Joseph,

Thanks for sharing this !

sysv is imho the worst option because if something goes really wrong, Open MPI 
might leave some shared memory segments behind when a job crashes. From that 
perspective, leaving a big file in /tmp can be seen as the lesser evil.
That being said, there might be other reasons that drove this design

Cheers,

Gilles

Joseph Schuchart <schuch...@hlrs.de> wrote:
>We are currently discussing internally how to proceed with this issue on 
>our machine. We did a little survey to see the setup of some of the 
>machines we have access to, which includes an IBM, a Bull machine, and 
>two Cray XC40 machines. To summarize our findings:
>
>1) On the Cray systems, both /tmp and /dev/shm are mounted tmpfs and 
>each limited to half of the main memory size per node.
>2) On the IBM system, nodes have 64GB and /tmp is limited to 20 GB and 
>mounted from a disk partition. /dev/shm, on the other hand, is sized at 
>63GB.
>3) On the above systems, /proc/sys/kernel/shm* is set up to allow the 
>full memory of the node to be used as System V shared memory.
>4) On the Bull machine, /tmp is mounted from a disk and fixed to ~100GB 
>while /dev/shm is limited to half the node's memory (there are nodes 
>with 2TB memory, huge page support is available). System V shmem on the 
>other hand is limited to 4GB.
>
>Overall, it seems that there is no globally optimal allocation strategy 
>as the best matching source of shared memory is machine dependent.
>
>Open MPI treats System V shared memory as the least favorable option, 
>even giving it a lower priority than POSIX shared memory, where 
>conflicting names might occur. What's the reason for preferring /tmp and 
>POSIX shared memory over System V? It seems to me that the latter is a 
>cleaner and safer way (provided that shared memory is not constrained by 
>/proc, which could easily be detected) while mmap'ing large files feels 
>somewhat hacky. Maybe I am missing an important aspect here though.
>
>The reason I am interested in this issue is that our PGAS library is 
>build on top of MPI and allocates pretty much all memory exposed to the 
>user through MPI windows. Thus, any limitation from the underlying MPI 
>implementation (or system for that matter) limits the amount of usable 
>memory for our users.
>
>Given our observations above, I would like to propose a change to the 
>shared memory allocator: the priorities would be derived from the 
>percentage of main memory each component can cover, i.e.,
>
>Priority = 99*(min(Memory, SpaceAvail) / Memory)
>
>At startup, each shm component would determine the available size (by 
>looking at /tmp, /dev/shm, and /proc/sys/kernel/shm*, respectively) and 
>set its priority between 0 and 99. A user could force Open MPI to use a 
>specific component by manually settings its priority to 100 (which of 
>course has to be documented). The priority could factor in other aspects 
>as well, such as whether /tmp is actually tmpfs or disk-based if that 
>makes a difference in performance.

....

### TASKS AND EXERCISES
a) Answer these from the Open MPI thread:
(i) How large is /dev/shm on the IBM system?
(ii) What is System V shared memory limited to on the Bull machine?
(iii) What priority would a user set to force Open MPI to use a specific component?
b) Decide whether each statement agrees with the Open MPI thread. Answer yes or no and quote the words that settle it.
(i) On the Cray systems, /tmp is mounted from a disk partition.
(ii) Gilles regards sysv as the worst option.
(iii) Under the proposal, each shm component would set its priority between 0 and 99 at startup.
c) Carry on the Open MPI thread from the point where it stops.
The records that come next are separate material, apart from the Open MPI thread.

### DATA SHOWN
....

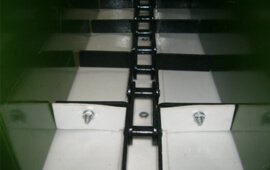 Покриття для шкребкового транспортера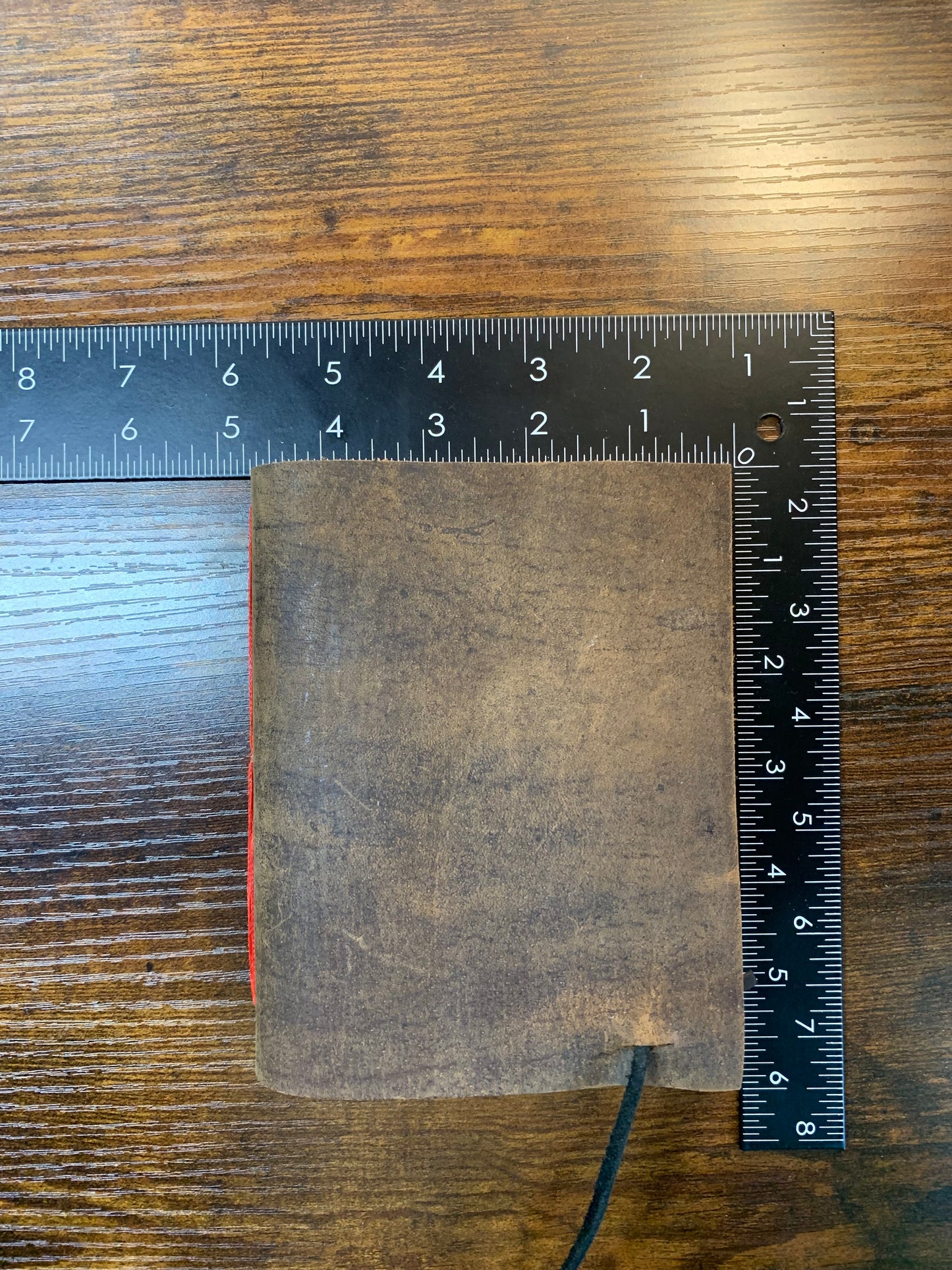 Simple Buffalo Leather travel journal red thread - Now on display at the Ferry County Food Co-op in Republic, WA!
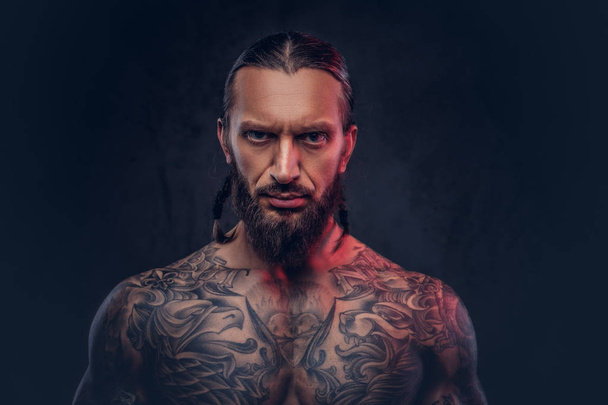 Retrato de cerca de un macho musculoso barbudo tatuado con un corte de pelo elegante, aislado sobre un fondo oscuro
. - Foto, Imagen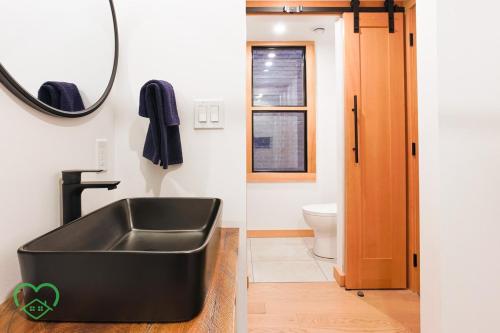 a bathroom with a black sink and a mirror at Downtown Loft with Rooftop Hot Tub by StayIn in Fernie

....

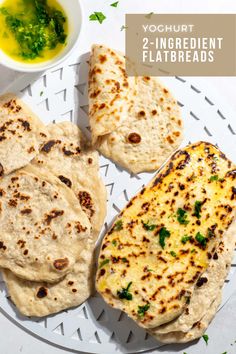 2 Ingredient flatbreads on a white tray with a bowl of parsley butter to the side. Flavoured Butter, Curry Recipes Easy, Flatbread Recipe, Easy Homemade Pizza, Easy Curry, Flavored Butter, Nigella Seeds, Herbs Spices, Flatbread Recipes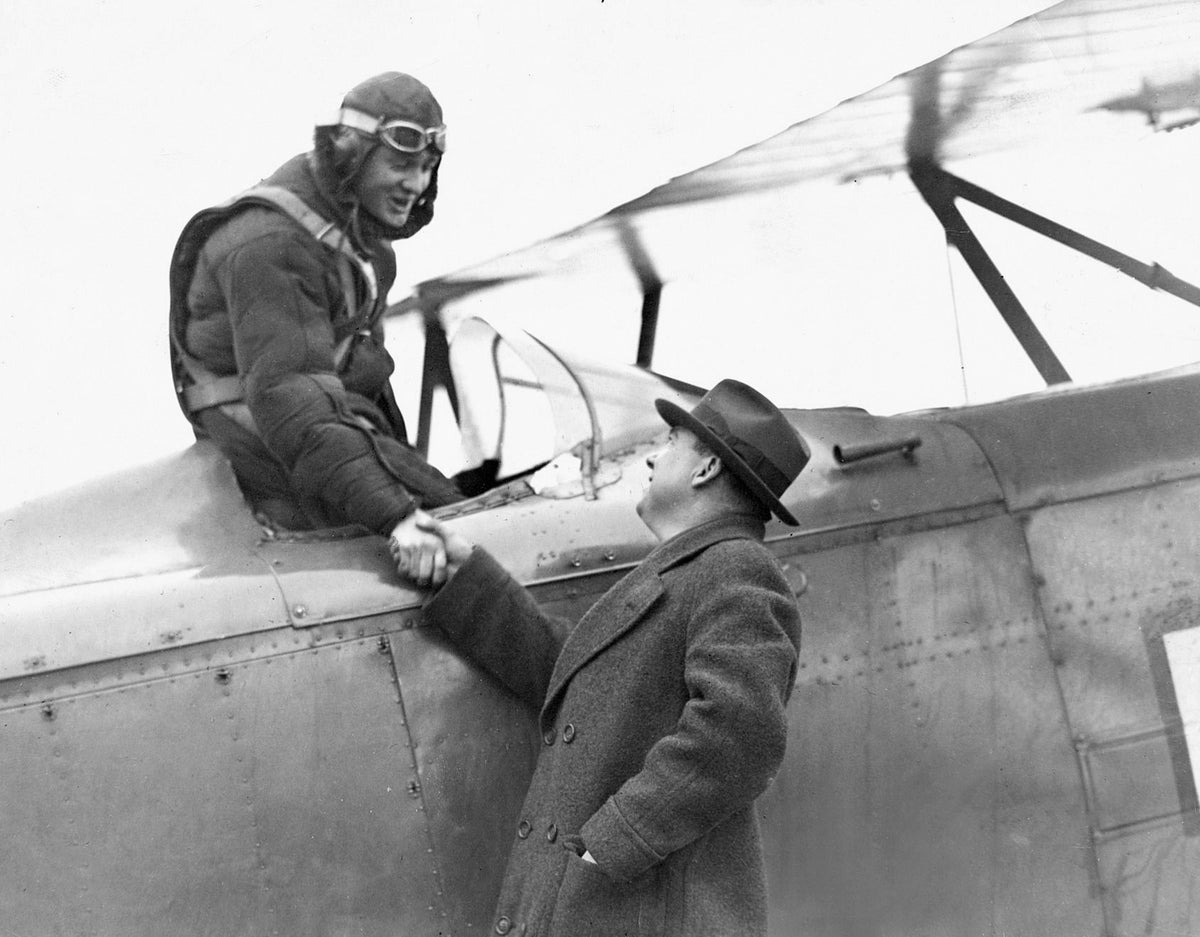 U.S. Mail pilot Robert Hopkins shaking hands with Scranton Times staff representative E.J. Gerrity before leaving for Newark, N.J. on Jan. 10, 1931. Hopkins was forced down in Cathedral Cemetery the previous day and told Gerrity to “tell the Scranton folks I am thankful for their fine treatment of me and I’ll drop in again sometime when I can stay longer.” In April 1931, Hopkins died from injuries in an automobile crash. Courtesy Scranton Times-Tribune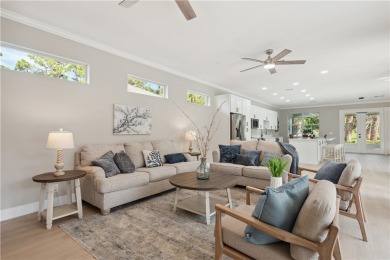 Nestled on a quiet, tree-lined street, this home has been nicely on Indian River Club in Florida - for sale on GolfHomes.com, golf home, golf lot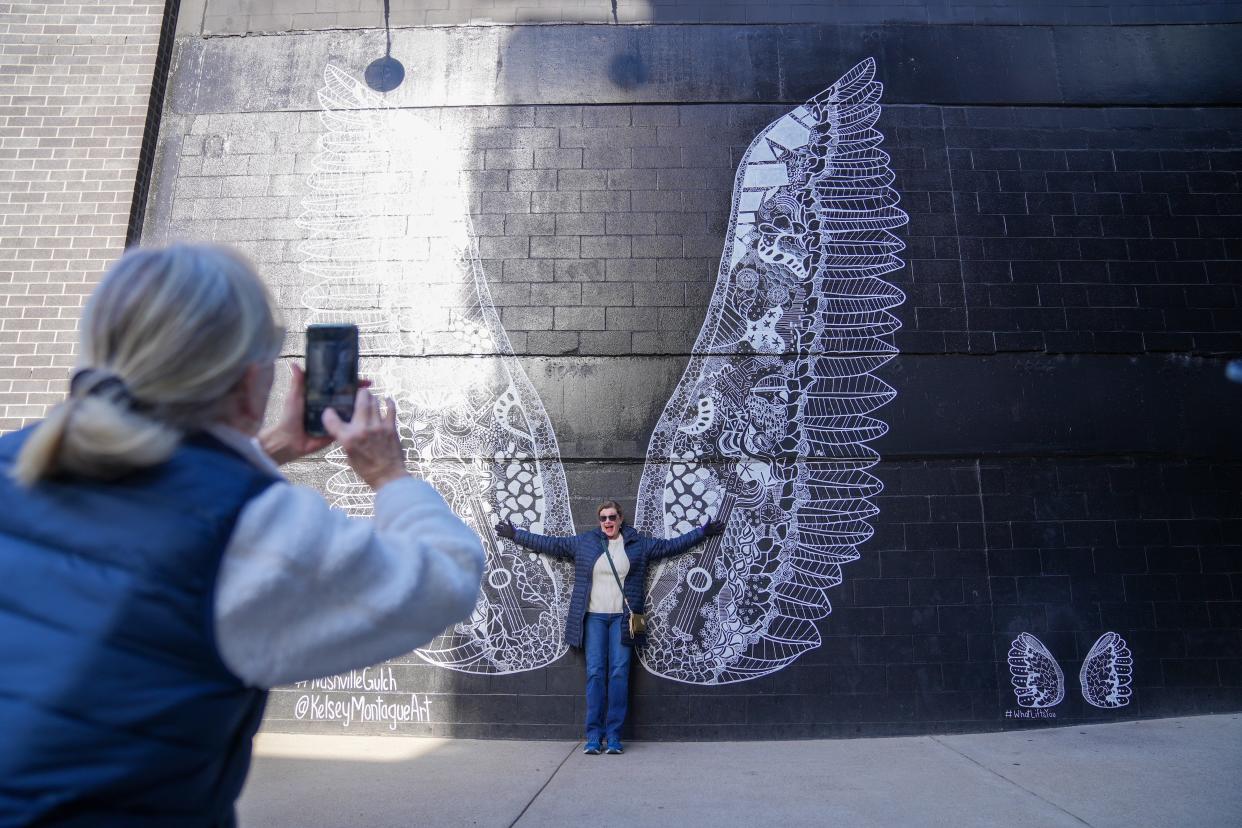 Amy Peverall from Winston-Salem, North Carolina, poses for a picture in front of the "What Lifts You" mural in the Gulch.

....

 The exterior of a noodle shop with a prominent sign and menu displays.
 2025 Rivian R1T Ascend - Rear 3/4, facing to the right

....

### TASK ANSWERS
a)
(i) 63GB
(ii) 4GB
(iii) 100

b)
(i) No: "On the Cray systems, both /tmp and /dev/shm are mounted tmpfs"
(ii) Yes: "sysv is imho the worst option"
(iii) Yes: "set its priority between 0 and 99"

c)
>
>This proposal of course assumes that shared memory size is the sole 
>optimization goal. Maybe there are other aspects to consider? I'd be 
>happy to work on a patch but would like to get some feedback before 
>getting my hands dirty. IMO, the current situation is less than ideal 
>and prone to cause pain to the average user. In my recent experience, 
>debugging this has been tedious and the user in general shouldn't have 
>to care about how shared memory is allocated (and administrators don't 
>always seem to care, see above).
>
>Any feedback is highly appreciated.
>
>Joseph
>
>
>On 09/04/2017 03:13 PM, Joseph Schuchart wrote:
>> Jeff, all,
>> 
>> Unfortunately, I (as a user) have no control over the page size on our 
>> cluster. My interest in this is more of a general nature because I am 
>> concerned that our users who use Open MPI underneath our code run into 
>> this issue on their machine.
>> 
>> I took a look at the code for the various window creation methods and 
>> now have a better picture of the allocation process in Open MPI. I 
>> realized that memory in windows allocated through MPI_Win_alloc or 
>> created through MPI_Win_create is registered with the IB device using 
>> ibv_reg_mr, which takes significant time for large allocations (I assume 
>> this is where hugepages would help?). In contrast to this, it seems that 
>> memory attached through MPI_Win_attach is not registered, which explains 
>> the lower latency for these allocation I am observing (I seem to 
>> remember having observed higher communication latencies as well).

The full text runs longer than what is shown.